Since the early 2016 low oil has been in a bear market rally in Intermediate degree.Many are convinced that the world is running out of oil and that higher price could happen at any time.

Folks we have a big triple top, which created two fairly large H&S patterns. This is about as bearish of a signal that you can get as Blendstock gas is looking much the same.  I checked for the Death Cross and it has not happened yet but is next inline to do so. That might not happen until crude falls below $60. On the monthly scale we have a different situation, where the Death Cross has already happened.

This is about as bearish of a technical signal you can get and fundamental analysts ignore them on most part. Fundamentals will always tell us the wrong things at the extremes, as commodities  always go the opposite way of what the majority think.

The Gold/Oil ratio is as close to 17:1 as we can get and that was the same extreme ratio when oil crashed in 2014-2015. You can stretch and compress any ratio, but you can “never” break the mathematical connection. I keep a group of about 20 Gold/Ratios and it gives me feedback instantly. When someone forecasts a crazy gold price like $2225 then at 17:1 we should have $130 oil.

Oil will most likely go below $12 before we will ever see $130 crude oil. Gold investors that think that oil can imploded while gold soars are in living in a fantasy world. The world is going through a deflationary crash and bear market, that nobody expects.
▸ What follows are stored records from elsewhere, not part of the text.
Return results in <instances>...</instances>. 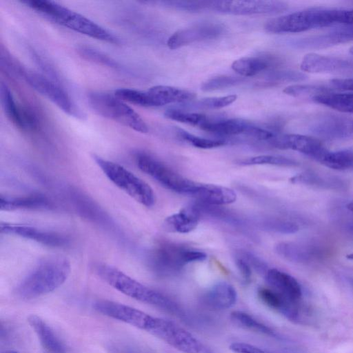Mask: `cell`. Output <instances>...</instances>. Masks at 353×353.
I'll return each mask as SVG.
<instances>
[{
  "mask_svg": "<svg viewBox=\"0 0 353 353\" xmlns=\"http://www.w3.org/2000/svg\"><path fill=\"white\" fill-rule=\"evenodd\" d=\"M70 270V262L65 256L45 257L18 285L17 295L22 299L30 300L51 292L65 282Z\"/></svg>",
  "mask_w": 353,
  "mask_h": 353,
  "instance_id": "cell-1",
  "label": "cell"
},
{
  "mask_svg": "<svg viewBox=\"0 0 353 353\" xmlns=\"http://www.w3.org/2000/svg\"><path fill=\"white\" fill-rule=\"evenodd\" d=\"M21 2L48 20L74 32L110 43L121 42L119 37L103 27L54 1L26 0Z\"/></svg>",
  "mask_w": 353,
  "mask_h": 353,
  "instance_id": "cell-2",
  "label": "cell"
},
{
  "mask_svg": "<svg viewBox=\"0 0 353 353\" xmlns=\"http://www.w3.org/2000/svg\"><path fill=\"white\" fill-rule=\"evenodd\" d=\"M95 271L103 281L132 299L164 310H176L175 303L166 296L142 284L116 268L99 264L96 266Z\"/></svg>",
  "mask_w": 353,
  "mask_h": 353,
  "instance_id": "cell-3",
  "label": "cell"
},
{
  "mask_svg": "<svg viewBox=\"0 0 353 353\" xmlns=\"http://www.w3.org/2000/svg\"><path fill=\"white\" fill-rule=\"evenodd\" d=\"M334 11L332 8H308L268 20L264 28L274 34L296 33L312 29L333 26Z\"/></svg>",
  "mask_w": 353,
  "mask_h": 353,
  "instance_id": "cell-4",
  "label": "cell"
},
{
  "mask_svg": "<svg viewBox=\"0 0 353 353\" xmlns=\"http://www.w3.org/2000/svg\"><path fill=\"white\" fill-rule=\"evenodd\" d=\"M87 99L89 105L97 114L136 132H148V127L140 115L114 94L92 92L88 94Z\"/></svg>",
  "mask_w": 353,
  "mask_h": 353,
  "instance_id": "cell-5",
  "label": "cell"
},
{
  "mask_svg": "<svg viewBox=\"0 0 353 353\" xmlns=\"http://www.w3.org/2000/svg\"><path fill=\"white\" fill-rule=\"evenodd\" d=\"M93 159L110 181L136 201L148 208L154 204L153 190L143 180L117 163L97 155Z\"/></svg>",
  "mask_w": 353,
  "mask_h": 353,
  "instance_id": "cell-6",
  "label": "cell"
},
{
  "mask_svg": "<svg viewBox=\"0 0 353 353\" xmlns=\"http://www.w3.org/2000/svg\"><path fill=\"white\" fill-rule=\"evenodd\" d=\"M136 162L142 172L174 192L190 196L195 186V181L183 177L147 154H138Z\"/></svg>",
  "mask_w": 353,
  "mask_h": 353,
  "instance_id": "cell-7",
  "label": "cell"
},
{
  "mask_svg": "<svg viewBox=\"0 0 353 353\" xmlns=\"http://www.w3.org/2000/svg\"><path fill=\"white\" fill-rule=\"evenodd\" d=\"M19 74L30 87L52 102L65 114L77 119H84L85 114L69 95L50 79L39 73L23 69H21Z\"/></svg>",
  "mask_w": 353,
  "mask_h": 353,
  "instance_id": "cell-8",
  "label": "cell"
},
{
  "mask_svg": "<svg viewBox=\"0 0 353 353\" xmlns=\"http://www.w3.org/2000/svg\"><path fill=\"white\" fill-rule=\"evenodd\" d=\"M149 333L183 353H200L203 350L191 333L170 320L154 317Z\"/></svg>",
  "mask_w": 353,
  "mask_h": 353,
  "instance_id": "cell-9",
  "label": "cell"
},
{
  "mask_svg": "<svg viewBox=\"0 0 353 353\" xmlns=\"http://www.w3.org/2000/svg\"><path fill=\"white\" fill-rule=\"evenodd\" d=\"M288 5L280 1H210L209 10L234 15L278 14L284 12Z\"/></svg>",
  "mask_w": 353,
  "mask_h": 353,
  "instance_id": "cell-10",
  "label": "cell"
},
{
  "mask_svg": "<svg viewBox=\"0 0 353 353\" xmlns=\"http://www.w3.org/2000/svg\"><path fill=\"white\" fill-rule=\"evenodd\" d=\"M94 310L106 316L149 332L154 317L134 307L110 300L94 302Z\"/></svg>",
  "mask_w": 353,
  "mask_h": 353,
  "instance_id": "cell-11",
  "label": "cell"
},
{
  "mask_svg": "<svg viewBox=\"0 0 353 353\" xmlns=\"http://www.w3.org/2000/svg\"><path fill=\"white\" fill-rule=\"evenodd\" d=\"M224 27L221 23L205 21L178 30L168 39L167 46L171 50L204 40L219 37L223 34Z\"/></svg>",
  "mask_w": 353,
  "mask_h": 353,
  "instance_id": "cell-12",
  "label": "cell"
},
{
  "mask_svg": "<svg viewBox=\"0 0 353 353\" xmlns=\"http://www.w3.org/2000/svg\"><path fill=\"white\" fill-rule=\"evenodd\" d=\"M268 142L279 149L299 152L318 162L328 151L319 139L302 134L276 133Z\"/></svg>",
  "mask_w": 353,
  "mask_h": 353,
  "instance_id": "cell-13",
  "label": "cell"
},
{
  "mask_svg": "<svg viewBox=\"0 0 353 353\" xmlns=\"http://www.w3.org/2000/svg\"><path fill=\"white\" fill-rule=\"evenodd\" d=\"M353 41V24L339 26L323 34L293 39L292 46L304 50H317Z\"/></svg>",
  "mask_w": 353,
  "mask_h": 353,
  "instance_id": "cell-14",
  "label": "cell"
},
{
  "mask_svg": "<svg viewBox=\"0 0 353 353\" xmlns=\"http://www.w3.org/2000/svg\"><path fill=\"white\" fill-rule=\"evenodd\" d=\"M188 248L170 244L157 248L151 256L152 268L159 274H170L179 272L187 263Z\"/></svg>",
  "mask_w": 353,
  "mask_h": 353,
  "instance_id": "cell-15",
  "label": "cell"
},
{
  "mask_svg": "<svg viewBox=\"0 0 353 353\" xmlns=\"http://www.w3.org/2000/svg\"><path fill=\"white\" fill-rule=\"evenodd\" d=\"M300 68L311 73L347 74L353 72V60L310 52L303 57Z\"/></svg>",
  "mask_w": 353,
  "mask_h": 353,
  "instance_id": "cell-16",
  "label": "cell"
},
{
  "mask_svg": "<svg viewBox=\"0 0 353 353\" xmlns=\"http://www.w3.org/2000/svg\"><path fill=\"white\" fill-rule=\"evenodd\" d=\"M314 134L330 139L353 137V120L339 115L319 117L309 125Z\"/></svg>",
  "mask_w": 353,
  "mask_h": 353,
  "instance_id": "cell-17",
  "label": "cell"
},
{
  "mask_svg": "<svg viewBox=\"0 0 353 353\" xmlns=\"http://www.w3.org/2000/svg\"><path fill=\"white\" fill-rule=\"evenodd\" d=\"M0 230L3 234L18 236L48 246H63L68 241L65 237L59 234L28 225L1 223Z\"/></svg>",
  "mask_w": 353,
  "mask_h": 353,
  "instance_id": "cell-18",
  "label": "cell"
},
{
  "mask_svg": "<svg viewBox=\"0 0 353 353\" xmlns=\"http://www.w3.org/2000/svg\"><path fill=\"white\" fill-rule=\"evenodd\" d=\"M1 99L6 116L18 128L28 131L37 128L35 115L28 109L18 105L10 88L3 83L1 84Z\"/></svg>",
  "mask_w": 353,
  "mask_h": 353,
  "instance_id": "cell-19",
  "label": "cell"
},
{
  "mask_svg": "<svg viewBox=\"0 0 353 353\" xmlns=\"http://www.w3.org/2000/svg\"><path fill=\"white\" fill-rule=\"evenodd\" d=\"M275 249L281 257L299 263H309L323 256V250L316 244L281 242L276 245Z\"/></svg>",
  "mask_w": 353,
  "mask_h": 353,
  "instance_id": "cell-20",
  "label": "cell"
},
{
  "mask_svg": "<svg viewBox=\"0 0 353 353\" xmlns=\"http://www.w3.org/2000/svg\"><path fill=\"white\" fill-rule=\"evenodd\" d=\"M190 196L204 204L212 205H228L236 200V194L231 188L198 182Z\"/></svg>",
  "mask_w": 353,
  "mask_h": 353,
  "instance_id": "cell-21",
  "label": "cell"
},
{
  "mask_svg": "<svg viewBox=\"0 0 353 353\" xmlns=\"http://www.w3.org/2000/svg\"><path fill=\"white\" fill-rule=\"evenodd\" d=\"M264 277L272 289L288 300L299 303L302 290L299 283L292 276L276 268H271L268 270Z\"/></svg>",
  "mask_w": 353,
  "mask_h": 353,
  "instance_id": "cell-22",
  "label": "cell"
},
{
  "mask_svg": "<svg viewBox=\"0 0 353 353\" xmlns=\"http://www.w3.org/2000/svg\"><path fill=\"white\" fill-rule=\"evenodd\" d=\"M28 322L47 353H67L63 343L51 327L40 316L31 314L28 317Z\"/></svg>",
  "mask_w": 353,
  "mask_h": 353,
  "instance_id": "cell-23",
  "label": "cell"
},
{
  "mask_svg": "<svg viewBox=\"0 0 353 353\" xmlns=\"http://www.w3.org/2000/svg\"><path fill=\"white\" fill-rule=\"evenodd\" d=\"M255 127L256 125L241 119L218 121H212L208 119L199 128L222 136L245 134L252 137Z\"/></svg>",
  "mask_w": 353,
  "mask_h": 353,
  "instance_id": "cell-24",
  "label": "cell"
},
{
  "mask_svg": "<svg viewBox=\"0 0 353 353\" xmlns=\"http://www.w3.org/2000/svg\"><path fill=\"white\" fill-rule=\"evenodd\" d=\"M152 107L162 106L170 103H188L195 99V93L172 86L155 85L148 90Z\"/></svg>",
  "mask_w": 353,
  "mask_h": 353,
  "instance_id": "cell-25",
  "label": "cell"
},
{
  "mask_svg": "<svg viewBox=\"0 0 353 353\" xmlns=\"http://www.w3.org/2000/svg\"><path fill=\"white\" fill-rule=\"evenodd\" d=\"M257 294L261 302L290 320H296L299 316V306L272 288H260Z\"/></svg>",
  "mask_w": 353,
  "mask_h": 353,
  "instance_id": "cell-26",
  "label": "cell"
},
{
  "mask_svg": "<svg viewBox=\"0 0 353 353\" xmlns=\"http://www.w3.org/2000/svg\"><path fill=\"white\" fill-rule=\"evenodd\" d=\"M199 220V210L194 206H190L168 216L163 223L165 228L170 232L186 234L197 227Z\"/></svg>",
  "mask_w": 353,
  "mask_h": 353,
  "instance_id": "cell-27",
  "label": "cell"
},
{
  "mask_svg": "<svg viewBox=\"0 0 353 353\" xmlns=\"http://www.w3.org/2000/svg\"><path fill=\"white\" fill-rule=\"evenodd\" d=\"M204 302L208 306L225 310L235 305L237 293L235 288L225 281L218 282L213 285L205 294Z\"/></svg>",
  "mask_w": 353,
  "mask_h": 353,
  "instance_id": "cell-28",
  "label": "cell"
},
{
  "mask_svg": "<svg viewBox=\"0 0 353 353\" xmlns=\"http://www.w3.org/2000/svg\"><path fill=\"white\" fill-rule=\"evenodd\" d=\"M51 206L52 203L48 198L39 194L11 198L1 196L0 198V209L2 211L46 209Z\"/></svg>",
  "mask_w": 353,
  "mask_h": 353,
  "instance_id": "cell-29",
  "label": "cell"
},
{
  "mask_svg": "<svg viewBox=\"0 0 353 353\" xmlns=\"http://www.w3.org/2000/svg\"><path fill=\"white\" fill-rule=\"evenodd\" d=\"M278 61L261 57H245L233 61L231 68L236 74L243 77L255 76L276 65Z\"/></svg>",
  "mask_w": 353,
  "mask_h": 353,
  "instance_id": "cell-30",
  "label": "cell"
},
{
  "mask_svg": "<svg viewBox=\"0 0 353 353\" xmlns=\"http://www.w3.org/2000/svg\"><path fill=\"white\" fill-rule=\"evenodd\" d=\"M293 183L303 184L323 189H343L344 183L340 179L316 172L307 171L290 179Z\"/></svg>",
  "mask_w": 353,
  "mask_h": 353,
  "instance_id": "cell-31",
  "label": "cell"
},
{
  "mask_svg": "<svg viewBox=\"0 0 353 353\" xmlns=\"http://www.w3.org/2000/svg\"><path fill=\"white\" fill-rule=\"evenodd\" d=\"M312 99L315 103L331 109L345 113H353V92H329L314 96Z\"/></svg>",
  "mask_w": 353,
  "mask_h": 353,
  "instance_id": "cell-32",
  "label": "cell"
},
{
  "mask_svg": "<svg viewBox=\"0 0 353 353\" xmlns=\"http://www.w3.org/2000/svg\"><path fill=\"white\" fill-rule=\"evenodd\" d=\"M231 321L239 327L253 331L261 334L275 336L276 333L270 327L259 321L252 315L242 312L233 311L230 314Z\"/></svg>",
  "mask_w": 353,
  "mask_h": 353,
  "instance_id": "cell-33",
  "label": "cell"
},
{
  "mask_svg": "<svg viewBox=\"0 0 353 353\" xmlns=\"http://www.w3.org/2000/svg\"><path fill=\"white\" fill-rule=\"evenodd\" d=\"M319 163L334 170H353V150L327 151Z\"/></svg>",
  "mask_w": 353,
  "mask_h": 353,
  "instance_id": "cell-34",
  "label": "cell"
},
{
  "mask_svg": "<svg viewBox=\"0 0 353 353\" xmlns=\"http://www.w3.org/2000/svg\"><path fill=\"white\" fill-rule=\"evenodd\" d=\"M241 165H272L284 167H294L299 162L294 159L279 155H259L239 160Z\"/></svg>",
  "mask_w": 353,
  "mask_h": 353,
  "instance_id": "cell-35",
  "label": "cell"
},
{
  "mask_svg": "<svg viewBox=\"0 0 353 353\" xmlns=\"http://www.w3.org/2000/svg\"><path fill=\"white\" fill-rule=\"evenodd\" d=\"M245 80L243 77L219 75L204 81L201 85V90L204 92L219 90L239 85Z\"/></svg>",
  "mask_w": 353,
  "mask_h": 353,
  "instance_id": "cell-36",
  "label": "cell"
},
{
  "mask_svg": "<svg viewBox=\"0 0 353 353\" xmlns=\"http://www.w3.org/2000/svg\"><path fill=\"white\" fill-rule=\"evenodd\" d=\"M118 99L134 105L142 107H152L147 91H141L131 88H119L114 91Z\"/></svg>",
  "mask_w": 353,
  "mask_h": 353,
  "instance_id": "cell-37",
  "label": "cell"
},
{
  "mask_svg": "<svg viewBox=\"0 0 353 353\" xmlns=\"http://www.w3.org/2000/svg\"><path fill=\"white\" fill-rule=\"evenodd\" d=\"M164 117L168 119L199 128L208 119V117L202 114L188 112L176 109L166 110Z\"/></svg>",
  "mask_w": 353,
  "mask_h": 353,
  "instance_id": "cell-38",
  "label": "cell"
},
{
  "mask_svg": "<svg viewBox=\"0 0 353 353\" xmlns=\"http://www.w3.org/2000/svg\"><path fill=\"white\" fill-rule=\"evenodd\" d=\"M332 92L330 88L322 85L314 84H297L286 87L283 92L289 96L294 97L314 96Z\"/></svg>",
  "mask_w": 353,
  "mask_h": 353,
  "instance_id": "cell-39",
  "label": "cell"
},
{
  "mask_svg": "<svg viewBox=\"0 0 353 353\" xmlns=\"http://www.w3.org/2000/svg\"><path fill=\"white\" fill-rule=\"evenodd\" d=\"M307 77L303 72L295 70H274L265 77L266 81L264 83L268 85L283 82H297L306 79Z\"/></svg>",
  "mask_w": 353,
  "mask_h": 353,
  "instance_id": "cell-40",
  "label": "cell"
},
{
  "mask_svg": "<svg viewBox=\"0 0 353 353\" xmlns=\"http://www.w3.org/2000/svg\"><path fill=\"white\" fill-rule=\"evenodd\" d=\"M78 52L83 58L98 64L114 69L120 68L119 64L114 59L94 48L83 46L78 48Z\"/></svg>",
  "mask_w": 353,
  "mask_h": 353,
  "instance_id": "cell-41",
  "label": "cell"
},
{
  "mask_svg": "<svg viewBox=\"0 0 353 353\" xmlns=\"http://www.w3.org/2000/svg\"><path fill=\"white\" fill-rule=\"evenodd\" d=\"M177 133L179 137L192 145L201 149H211L225 145L226 142L222 139H210L195 136L188 132L178 128Z\"/></svg>",
  "mask_w": 353,
  "mask_h": 353,
  "instance_id": "cell-42",
  "label": "cell"
},
{
  "mask_svg": "<svg viewBox=\"0 0 353 353\" xmlns=\"http://www.w3.org/2000/svg\"><path fill=\"white\" fill-rule=\"evenodd\" d=\"M237 99L236 94H230L219 97H207L197 101L192 105L197 109L214 110L227 107L234 103Z\"/></svg>",
  "mask_w": 353,
  "mask_h": 353,
  "instance_id": "cell-43",
  "label": "cell"
},
{
  "mask_svg": "<svg viewBox=\"0 0 353 353\" xmlns=\"http://www.w3.org/2000/svg\"><path fill=\"white\" fill-rule=\"evenodd\" d=\"M265 228L282 234H293L299 230V226L290 221L273 219L265 223Z\"/></svg>",
  "mask_w": 353,
  "mask_h": 353,
  "instance_id": "cell-44",
  "label": "cell"
},
{
  "mask_svg": "<svg viewBox=\"0 0 353 353\" xmlns=\"http://www.w3.org/2000/svg\"><path fill=\"white\" fill-rule=\"evenodd\" d=\"M241 258L259 273L265 274L268 270L266 263L252 253L245 252Z\"/></svg>",
  "mask_w": 353,
  "mask_h": 353,
  "instance_id": "cell-45",
  "label": "cell"
},
{
  "mask_svg": "<svg viewBox=\"0 0 353 353\" xmlns=\"http://www.w3.org/2000/svg\"><path fill=\"white\" fill-rule=\"evenodd\" d=\"M229 348L234 353H266L262 349L244 342L232 343Z\"/></svg>",
  "mask_w": 353,
  "mask_h": 353,
  "instance_id": "cell-46",
  "label": "cell"
},
{
  "mask_svg": "<svg viewBox=\"0 0 353 353\" xmlns=\"http://www.w3.org/2000/svg\"><path fill=\"white\" fill-rule=\"evenodd\" d=\"M330 83L339 90L353 91V77L333 79L330 80Z\"/></svg>",
  "mask_w": 353,
  "mask_h": 353,
  "instance_id": "cell-47",
  "label": "cell"
},
{
  "mask_svg": "<svg viewBox=\"0 0 353 353\" xmlns=\"http://www.w3.org/2000/svg\"><path fill=\"white\" fill-rule=\"evenodd\" d=\"M236 265L245 282H250L252 276V270L250 265L241 257L236 259Z\"/></svg>",
  "mask_w": 353,
  "mask_h": 353,
  "instance_id": "cell-48",
  "label": "cell"
},
{
  "mask_svg": "<svg viewBox=\"0 0 353 353\" xmlns=\"http://www.w3.org/2000/svg\"><path fill=\"white\" fill-rule=\"evenodd\" d=\"M347 208L349 210L353 212V201H351L350 203H348Z\"/></svg>",
  "mask_w": 353,
  "mask_h": 353,
  "instance_id": "cell-49",
  "label": "cell"
},
{
  "mask_svg": "<svg viewBox=\"0 0 353 353\" xmlns=\"http://www.w3.org/2000/svg\"><path fill=\"white\" fill-rule=\"evenodd\" d=\"M347 259L349 260H353V253L349 254L346 256Z\"/></svg>",
  "mask_w": 353,
  "mask_h": 353,
  "instance_id": "cell-50",
  "label": "cell"
},
{
  "mask_svg": "<svg viewBox=\"0 0 353 353\" xmlns=\"http://www.w3.org/2000/svg\"><path fill=\"white\" fill-rule=\"evenodd\" d=\"M348 228H349L350 230L353 232V221L350 223Z\"/></svg>",
  "mask_w": 353,
  "mask_h": 353,
  "instance_id": "cell-51",
  "label": "cell"
},
{
  "mask_svg": "<svg viewBox=\"0 0 353 353\" xmlns=\"http://www.w3.org/2000/svg\"><path fill=\"white\" fill-rule=\"evenodd\" d=\"M3 353H19V352H15V351L8 350V351H6Z\"/></svg>",
  "mask_w": 353,
  "mask_h": 353,
  "instance_id": "cell-52",
  "label": "cell"
},
{
  "mask_svg": "<svg viewBox=\"0 0 353 353\" xmlns=\"http://www.w3.org/2000/svg\"><path fill=\"white\" fill-rule=\"evenodd\" d=\"M349 281H350V284L352 285V286L353 287V278H350Z\"/></svg>",
  "mask_w": 353,
  "mask_h": 353,
  "instance_id": "cell-53",
  "label": "cell"
},
{
  "mask_svg": "<svg viewBox=\"0 0 353 353\" xmlns=\"http://www.w3.org/2000/svg\"><path fill=\"white\" fill-rule=\"evenodd\" d=\"M350 52L351 54H353V47H352L350 49Z\"/></svg>",
  "mask_w": 353,
  "mask_h": 353,
  "instance_id": "cell-54",
  "label": "cell"
}]
</instances>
Oil topped 3 years before gold, back in 2008 and what you can see so far is just a big zigzag crash in Cycle degree, which is still not finished. KOL is another Cycle degree zigzag crash, as well as the US dollar has done. All conditions that were before the 2008 crash are present now, and worse.  You don’t want to be bullish on oil when it is sitting on a potential Death Cross.

Chances are good this world is going to get another oil glut and then when they all start to think alike, then the oil market will turn and soar once again. All commodities are connected with giant zigzags and oil is no different.  Any SC degree wave 3 peak in oil should not peak until 2041, so that is a long wait if you are an investor.